Gary Spears

Personal information
- Full name: Gary Spears
- Born: 25 July 1957 (age 67) Sydney, New South Wales, Australia

Playing information
- Position: Lock, Second-row
Club
| Years | Team | Pld | T | G | FG | P |
| 1977–82 | Balmain | 71 | 2 | 0 | 0 | 6 |
| 1983–86 | Canberra Raiders | 44 | 2 | 0 | 0 | 8 |
|  | Total | 115 | 4 | 0 | 0 | 14 |
- Source: As of 17 May 2019

= Gary Spears =

Australian rugby league footballer

Gary Spears is an Australian former rugby league footballer who played in the 1970s and 1980s. He played for Balmain and the Canberra Raiders in the New South Wales Rugby League (NSWRL) competition.

==Playing career==
Spears made his first-grade debut for Balmain in Round 2 1977 against South Sydney at Redfern Oval. In the same year, Balmain reached the finals after finishing 4th. Spears played in the club's minor semifinal victory over Manly-Warringah but did not play in semifinal defeat against Eastern Suburbs.

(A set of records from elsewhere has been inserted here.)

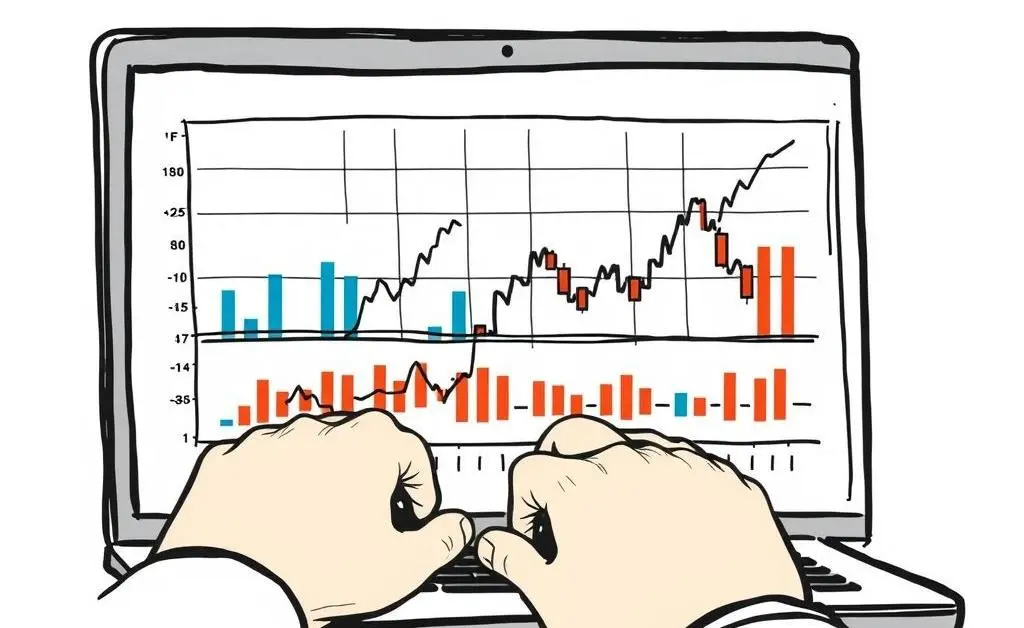 Individual analyzing stock market data on a laptop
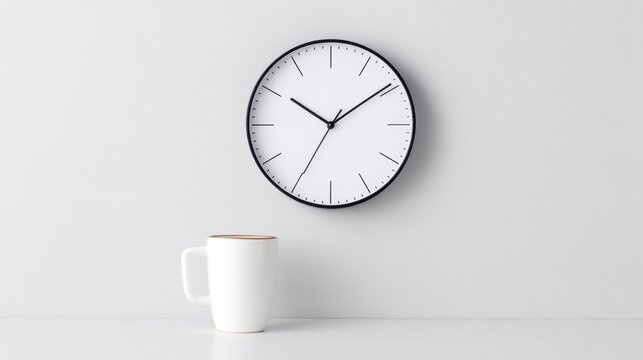 Minimalist Wall Clock Design with Simple Features and Clean Aesthetic Against Light Background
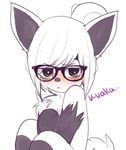 anthro black_fur blush canine chest_tuft cyzarinefredek eyewear female fur glasses green_eyes hair looking_at_viewer mammal multicolored_fur nude shy simple_background solo text tuft two_tone_fur white_background white_fur white_hair wolf 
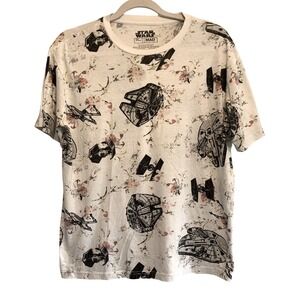 Star Wars Mad Engine T-Shirt Women Size M White Floral Millennium Falcon Graphic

Spears played with Balmain up until the end of 1982 with not much success as the club finished last with the wooden spoon in 1981 although they did reach the final of the Tooth Cup against Parramatta in 1980.

In 1983, Spears joined newly admitted Canberra who joined the premiership a year prior. Spears became a regular in the Canberra side over the next 4 seasons, but the club missed out on playing in the finals in each year he was there. Spears retired at the end of the 1986 season. The following year, Canberra would reach their first grand finale against Manly.